The question is whether 19A or other strains not covered by existing vaccines will push their way further into the niche left by the strains of the bacteria being eliminated. The verdict is out on that. Replacement strains of pneumococcus aren't striking as quickly elsewhere in the country as they are in Alaska. For example, Apache children in Arizona began getting the Prevnar shot in 1997, but there has been no replacement effect among them. And in Israel and South Korea, which haven't introduced Prevnar, 19A infections have also been growing. This indicates that 19A may be on a cyclical upswing for reasons that have nothing to do with the vaccine.
Meanwhile, the pharmaceutical industry seems poised to fight 19A to preserve the successes of Prevnar, as well as the promise it holds for the Third World. The vaccine has been a blockbuster for Wyeth by virtue of its many health benefits. With this track record in mind, do-gooders are planning a major new initiative that would allow the world's poorest countries to offer Prevnar with a small "co-pay," with the balance to be picked up by a coalition of wealthy countries and the Gates Foundation (the Bush administration has declined to back the program, known as the advanced market commitment).

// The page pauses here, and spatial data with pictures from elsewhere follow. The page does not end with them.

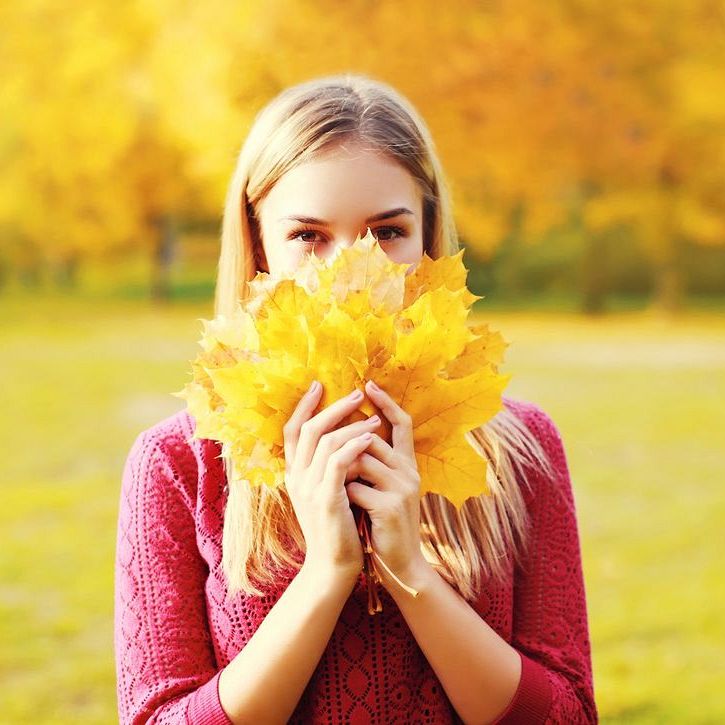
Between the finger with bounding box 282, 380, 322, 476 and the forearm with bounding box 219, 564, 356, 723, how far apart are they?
8.0 inches

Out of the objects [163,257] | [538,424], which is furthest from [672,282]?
[538,424]

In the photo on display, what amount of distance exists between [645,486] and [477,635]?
→ 22.9 feet

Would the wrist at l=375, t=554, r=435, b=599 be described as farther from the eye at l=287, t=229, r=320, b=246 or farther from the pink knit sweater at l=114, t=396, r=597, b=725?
the eye at l=287, t=229, r=320, b=246

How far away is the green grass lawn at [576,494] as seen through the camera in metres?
5.04

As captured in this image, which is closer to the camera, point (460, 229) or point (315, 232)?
point (315, 232)

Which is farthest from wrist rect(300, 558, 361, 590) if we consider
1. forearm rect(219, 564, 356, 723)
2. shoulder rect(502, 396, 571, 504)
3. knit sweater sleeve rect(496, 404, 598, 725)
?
shoulder rect(502, 396, 571, 504)

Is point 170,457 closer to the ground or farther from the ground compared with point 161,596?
farther from the ground

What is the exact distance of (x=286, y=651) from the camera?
1611 millimetres

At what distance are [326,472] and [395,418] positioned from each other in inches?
5.5

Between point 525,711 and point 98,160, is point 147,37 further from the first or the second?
point 525,711

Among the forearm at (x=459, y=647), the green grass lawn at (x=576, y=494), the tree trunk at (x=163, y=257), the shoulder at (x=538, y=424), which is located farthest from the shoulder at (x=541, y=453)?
the tree trunk at (x=163, y=257)

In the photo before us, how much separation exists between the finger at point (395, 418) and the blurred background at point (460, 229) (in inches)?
181

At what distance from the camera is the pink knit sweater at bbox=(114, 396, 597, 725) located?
175 cm

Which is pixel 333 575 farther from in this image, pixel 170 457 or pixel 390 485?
pixel 170 457
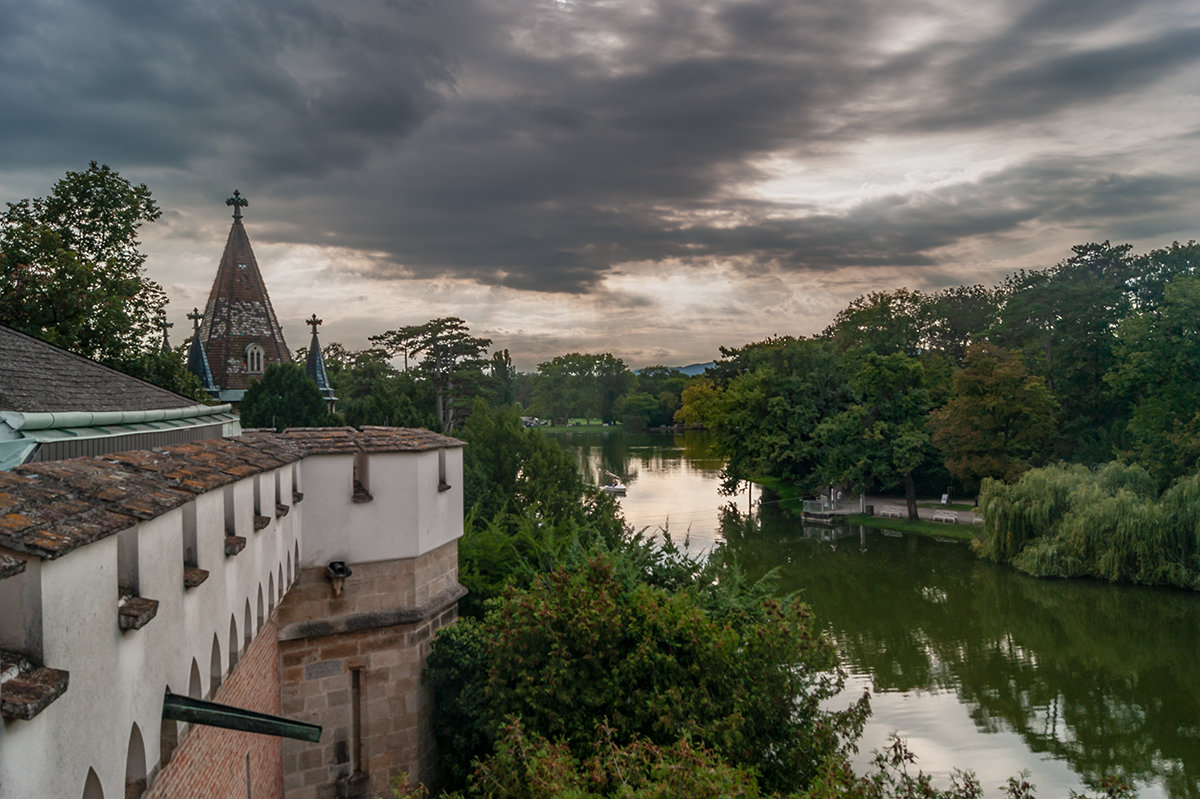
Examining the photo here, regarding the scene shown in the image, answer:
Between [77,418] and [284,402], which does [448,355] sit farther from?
[77,418]

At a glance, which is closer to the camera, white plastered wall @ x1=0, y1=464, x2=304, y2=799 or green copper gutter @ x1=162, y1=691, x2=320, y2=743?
white plastered wall @ x1=0, y1=464, x2=304, y2=799

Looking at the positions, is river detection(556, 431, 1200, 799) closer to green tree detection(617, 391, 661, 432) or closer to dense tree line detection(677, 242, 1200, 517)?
dense tree line detection(677, 242, 1200, 517)

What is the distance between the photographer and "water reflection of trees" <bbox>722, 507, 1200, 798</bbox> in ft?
54.2

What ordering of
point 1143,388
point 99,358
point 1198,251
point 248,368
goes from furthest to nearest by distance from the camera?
point 1198,251 < point 1143,388 < point 248,368 < point 99,358

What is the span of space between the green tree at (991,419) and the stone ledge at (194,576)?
37188 mm

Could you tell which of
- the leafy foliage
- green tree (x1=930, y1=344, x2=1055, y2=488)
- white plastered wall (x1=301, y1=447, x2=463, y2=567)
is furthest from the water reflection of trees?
white plastered wall (x1=301, y1=447, x2=463, y2=567)

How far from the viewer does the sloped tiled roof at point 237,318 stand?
33.2 m

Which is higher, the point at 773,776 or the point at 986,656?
the point at 773,776

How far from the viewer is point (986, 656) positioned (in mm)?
21281

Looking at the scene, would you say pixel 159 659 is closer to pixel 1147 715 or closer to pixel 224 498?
pixel 224 498

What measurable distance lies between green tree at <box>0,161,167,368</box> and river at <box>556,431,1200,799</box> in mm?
13161

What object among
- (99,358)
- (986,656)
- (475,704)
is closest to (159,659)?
(475,704)

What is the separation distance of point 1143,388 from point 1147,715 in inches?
1033

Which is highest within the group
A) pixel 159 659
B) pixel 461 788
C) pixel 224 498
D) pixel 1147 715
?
pixel 224 498
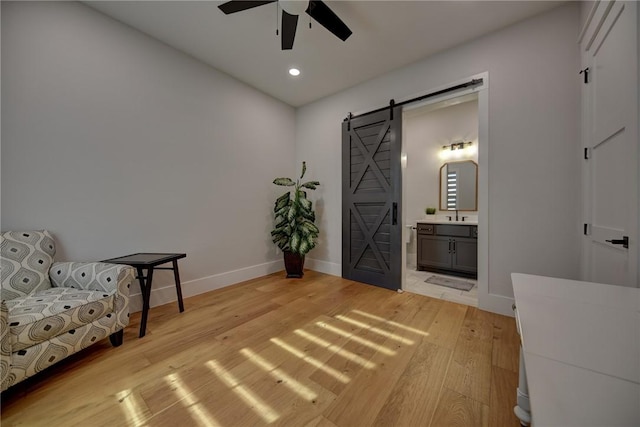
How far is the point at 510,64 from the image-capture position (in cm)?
226

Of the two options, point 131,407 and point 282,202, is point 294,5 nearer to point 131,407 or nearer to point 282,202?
point 282,202

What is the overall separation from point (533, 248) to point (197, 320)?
3.27 m

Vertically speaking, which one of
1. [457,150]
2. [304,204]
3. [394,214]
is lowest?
[394,214]

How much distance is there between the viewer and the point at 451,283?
3266 mm

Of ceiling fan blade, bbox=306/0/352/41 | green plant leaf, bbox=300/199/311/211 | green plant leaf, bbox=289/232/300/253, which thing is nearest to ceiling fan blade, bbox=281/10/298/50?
ceiling fan blade, bbox=306/0/352/41

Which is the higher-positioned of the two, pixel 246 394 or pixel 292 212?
pixel 292 212

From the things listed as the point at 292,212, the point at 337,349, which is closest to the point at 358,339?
the point at 337,349

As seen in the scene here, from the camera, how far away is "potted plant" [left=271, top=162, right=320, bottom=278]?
3406 millimetres

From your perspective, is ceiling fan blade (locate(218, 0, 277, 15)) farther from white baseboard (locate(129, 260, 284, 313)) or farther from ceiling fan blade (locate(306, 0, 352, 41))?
white baseboard (locate(129, 260, 284, 313))

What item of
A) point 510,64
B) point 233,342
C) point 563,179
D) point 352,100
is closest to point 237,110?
point 352,100

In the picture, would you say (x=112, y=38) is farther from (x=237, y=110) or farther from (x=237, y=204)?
(x=237, y=204)

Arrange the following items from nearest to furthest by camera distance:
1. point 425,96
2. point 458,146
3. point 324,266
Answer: point 425,96, point 324,266, point 458,146

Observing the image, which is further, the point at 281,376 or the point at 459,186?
the point at 459,186

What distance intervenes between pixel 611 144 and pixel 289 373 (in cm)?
256
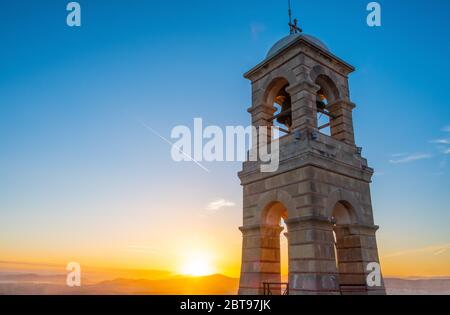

Gambia and Kenya are expected to begin using the vaccines next year, following a successful trial in Gambia: For every 1,000 babies who got Prevnar during the trial, seven survived who would have otherwise died.
Scientists working on this global campaign caution against reading too much into the Alaska data. They point out that even if replacement disease continues to grow, the drug companies may have an answer. Wyeth, for example, isn't taking chances on 19A. The company is developing a 13-strain vaccine that contains the virulent bug and others, and is scheduled to be ready by 2010. Competitor GlaxoSmithKline is also working on a new pneumococcal vaccine. If we needed a reminder, the JAMA paper shows once again that the fight against infectious disease isn't simple. Germs have a way of keeping us on our toes.